Jay Loden wrote:
> Roy Smith wrote:
>> In article <[EMAIL PROTECTED]>,
>>  billiejoex <[EMAIL PROTECTED]> wrote:
>>
>>> Hi there.
>>> I'm setting up test suite for a project of mine.
>>> >From test suite, acting as a client, I'd like to know, in certain
>>> situations, if the socket is closed on the other end or not.
>>> I noticed that I can "detect" such state if a call to socket.read()
>>> returns 0 but it seems a little poor to me. :-\
>>> Is there a reliable way to test such socket 'state'?
>> This isn't really a Python question, it's a Berkeley Socket API question.  

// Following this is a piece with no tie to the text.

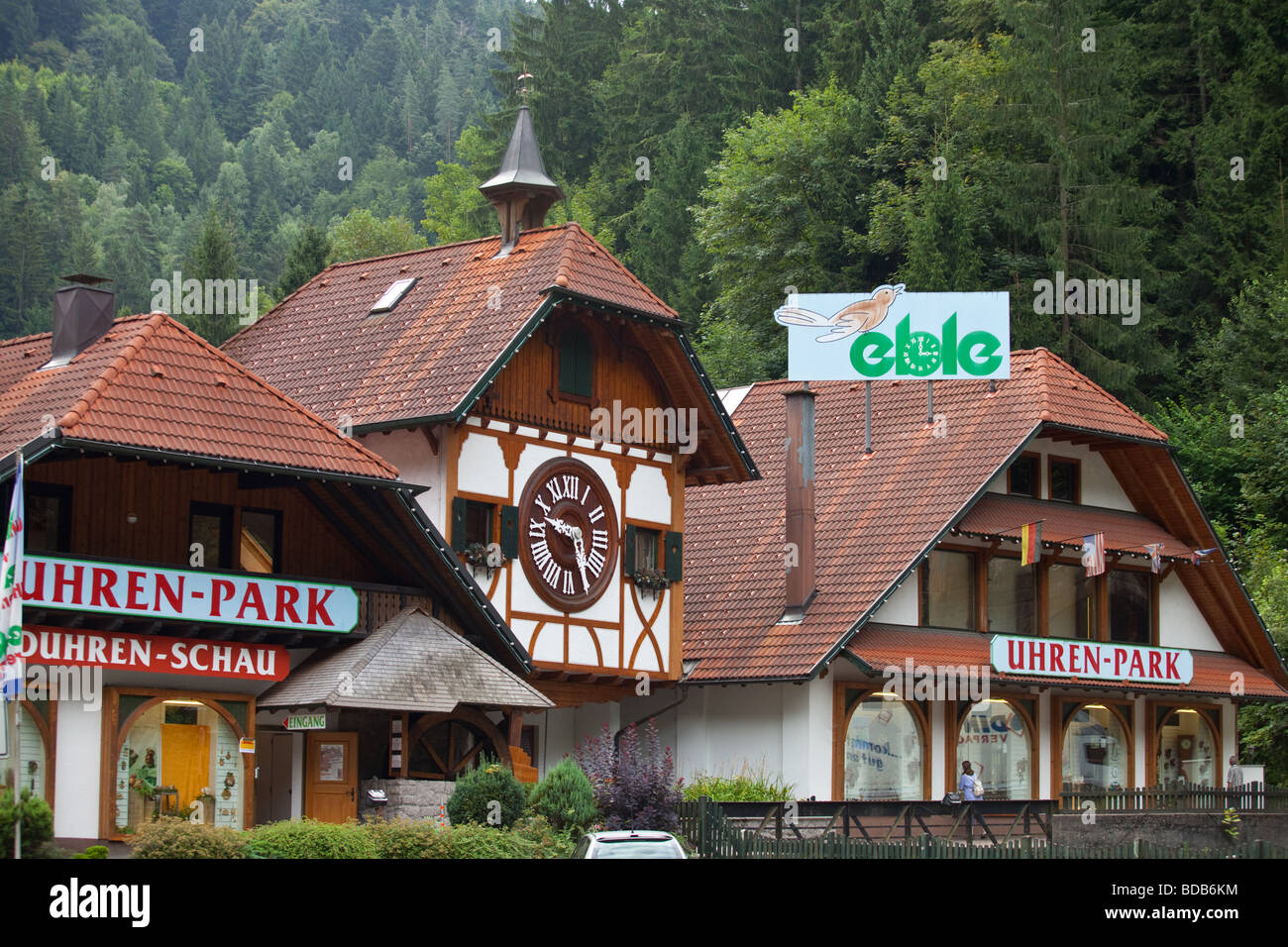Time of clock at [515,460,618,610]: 9:25
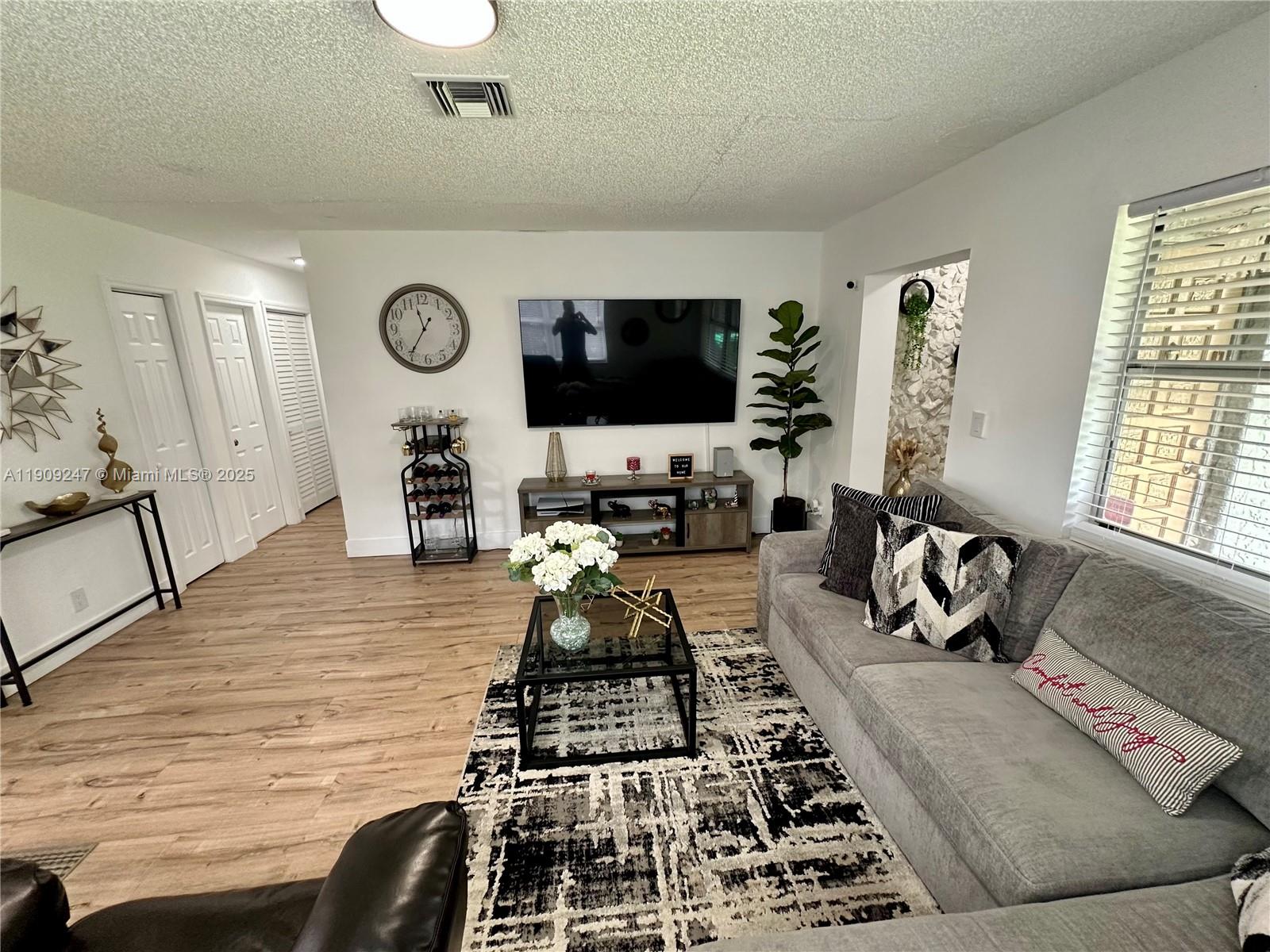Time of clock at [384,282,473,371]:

>> You don't say, but I assume you're talking about a TCP (i.e. SOCKSTREAM) 
>> connection?
>>
>> The answer is you can use the select() system call to detect "exceptional 
>> conditions" on a socket.  Python's select module provides this 
>> functionality, but to understand how to use it, you need to study the 
>> underlying API.
> 
> Thanks for the interesting information and suggestion of using select(). You 
> are correct that this is actually mostly a socket API question but pertains 
> to Python since the code is all Python's socket and asyncore modules. It 
> might help to step back and explain the original problem. The goal of this 
> portion of the test suite we are writing for the project is to determine if a 
> remote server is behaving properly by closing a socket from the server side 
> based on a client-side command.
> 
> Really what's needed is a way to make sure the socket gets closed, and 
> preferably determine if it was closed from the remote end as expected. Do you 
> know if this is possible to determine from the client side 
> reliably/accurately? Would select()'s exceptional condition flag actually 
> indicate whether or not the root cause of the condition was a socket closed 
> by the remote peer? I've read through the select's manpage and I can't seem 
> to find a reference that indicates what the possible values are for the I/O 
> descriptor sets returned by select. Is there another man page, or a place in 
> the header file for select I can look?

Use select to determine if the socket is readable and writable.  If it 
is, yet you can't send or receive to/from it, then it is closed.